══ Passage shown ══
Other good albums worth checking out that were also released in 1977, but weren't quite good enough to make the top 10 and are listed below in no set order, so the best of the rest:

Motorhead
Motorhead 1977


After having their debut pulled the previous year, this official debut took its place and was basically a crude slice of hard rock, served up for beer drinkers and hellraisers!

Triumph
Rock & Roll Machine 1977


The second album from this Canadian hard rock trio, which showed some interesting and well executed forays into progressive rock, and the album is highlighted by its blowing title track.

Uriah Heep
Firefly 1977


The first John Lawton album after the sacking of David Byron. A stripped down affair that doesn’t match the band’s earlier work, but it’s still powerfully sung by the frizzy haired eyeshadow wearing John Lawton. The band also put out the Innocent Victim album the same year as well and it also has some good material on it.
═══
══ Data to examine ══
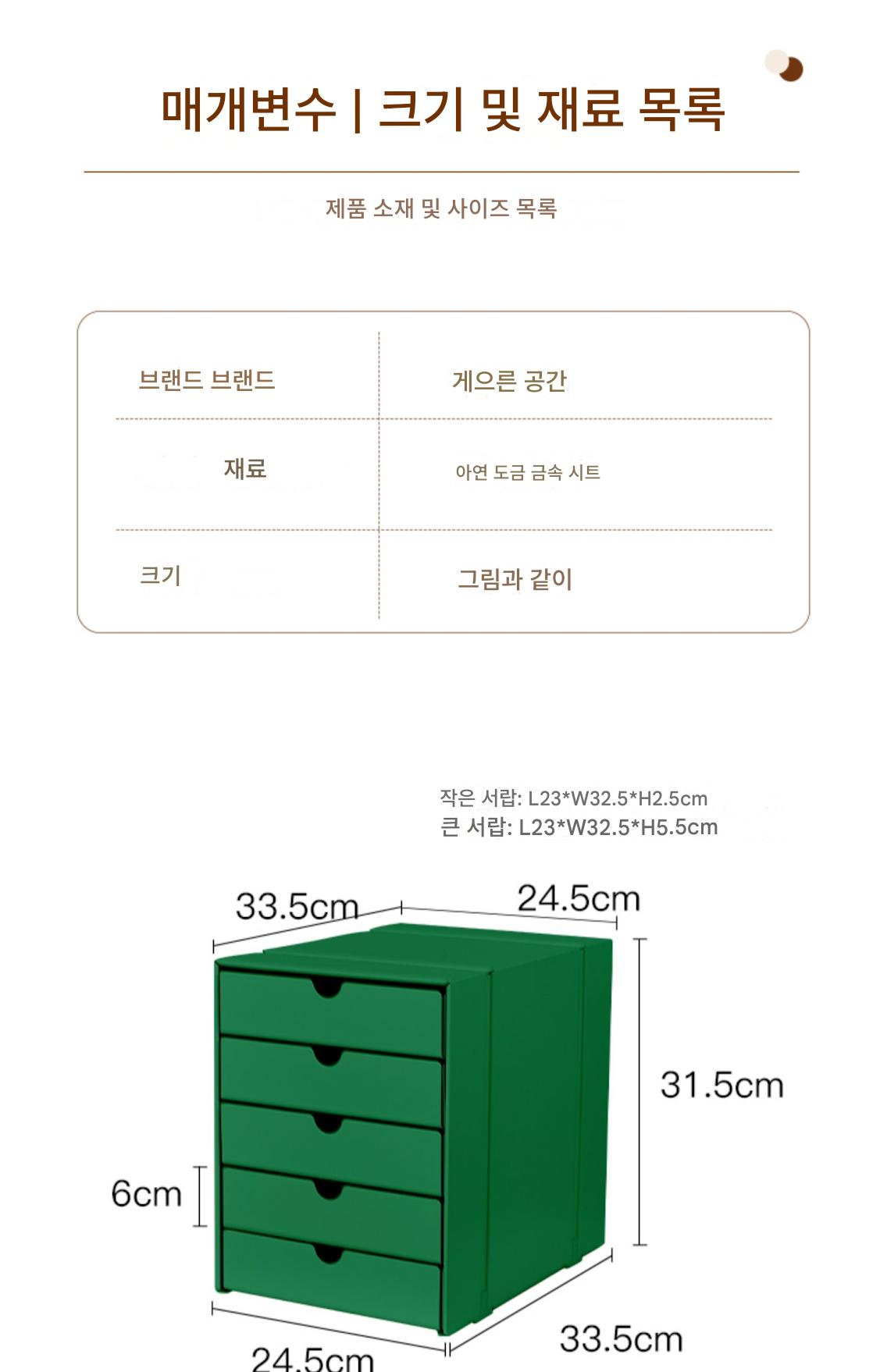 매개변수 | 크기 및 재료 목록

제품 소재 및 사이즈 목록

브랜드 브랜드
게으른 공간

재료
아연 도금 금속 시트

크기
그림과 같이

작은 서랍: L23*W32.5*H2.5cm
큰 서랍: L23*W32.5*H5.5cm

33.5cm
24.5cm
31.5cm
6cm
24.5cm
33.5cm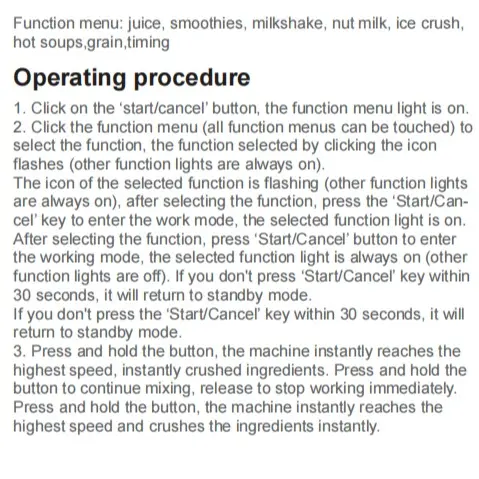 Function menu: juice, smoothies, milkshake, nut milk, ice crush, hot soups,grain,timing

Operating procedure

1. Click on the 'start/cancel' button, the function menu light is on.
2. Click the function menu (all function menus can be touched) to select the function, the function selected by clicking the icon flashes (other function lights are always on).
The icon of the selected function is flashing (other function lights are always on), after selecting the function, press the 'Start/Cancel' key to enter the work mode, the selected function light is on.
After selecting the function, press 'Start/Cancel' button to enter the working mode, the selected function light is always on (other function lights are off). If you don't press 'Start/Cancel' key within 30 seconds, it will return to standby mode.
If you don't press the 'Start/Cancel' key within 30 seconds, it will return to standby mode.
3. Press and hold the button, the machine instantly reaches the highest speed, instantly crushed ingredients. Press and hold the button to continue mixing, release to stop working immediately.
Press and hold the button, the machine instantly reaches the highest speed and crushes the ingredients instantly.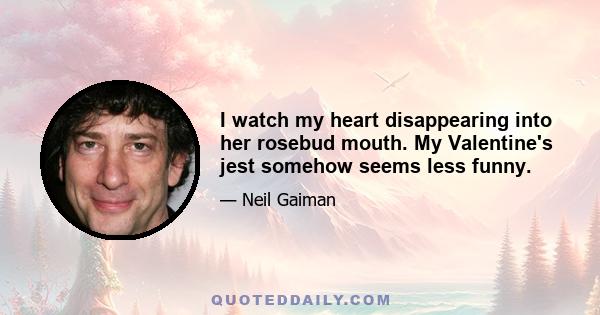 I watch my heart disappearing into her rosebud mouth. My Valentine's jest somehow seems less funny.

— Neil Gaiman

QUOTEDDAILY.COM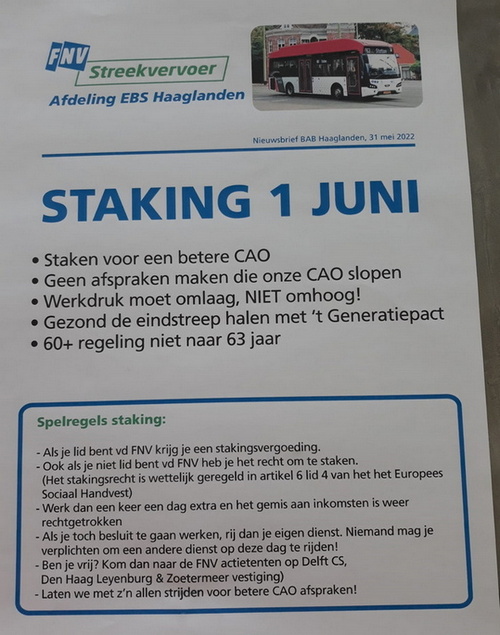 FNV
Streekvervoer
Afdeling EBS Haaglanden

Nieuwsbrief BAB Haaglanden, 31 mei 2022

STAKING 1 JUNI

• Staken voor een betere CAO
• Geen afspraken maken die onze CAO slopen
• Werkdruk moet omlaag, NIET omhoog!
• Gezond de eindstreep halen met 't Generatiepact
• 60+ regeling niet naar 63 jaar

Spelregels staking:

- Als je lid bent vd FNV krijg je een stakingsvergoeding.
- Ook als je niet lid bent vd FNV heb je het recht om te staken. (Het stakingsrecht is wettelijk geregeld in artikel 6 lid 4 van het het Europees Sociaal Handvest)
- Werk dan een keer een dag extra en het gemis aan inkomsten is weer rechtgetrokken
- Als je toch besluit te gaan werken, rij dan je eigen dienst. Niemand mag je verplichten om een andere dienst op deze dag te rijden!
- Ben je vrij? Kom dan naar de FNV actietenten op Delft CS, Den Haag Leyenburg & Zoetermeer vestiging)
- Laten we met z'n allen strijden voor betere CAO afspraken!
═══
Parts of the exercise >>
• 1. Answer these from the 1977 albums list:
(a) Who was the Motorhead album served up for?
(b) Whose sacking came before the first John Lawton album?
(c) What other album did Uriah Heep put out the same year as Firefly?
• 2. Please give the 1977 albums list again from "The second album" to "material on it.", and switch "stripped down" to "pared back".

Written responses >>
• 1.
(a) Beer drinkers and hellraisers.
(b) David Byron's.
(c) Innocent Victim.

• 2.
The second album from this Canadian hard rock trio, which showed some interesting and well executed forays into progressive rock, and the album is highlighted by its blowing title track.

Uriah Heep
Firefly 1977


The first John Lawton album after the sacking of David Byron. A pared back affair that doesn’t match the band’s earlier work, but it’s still powerfully sung by the frizzy haired eyeshadow wearing John Lawton. The band also put out the Innocent Victim album the same year as well and it also has some good material on it.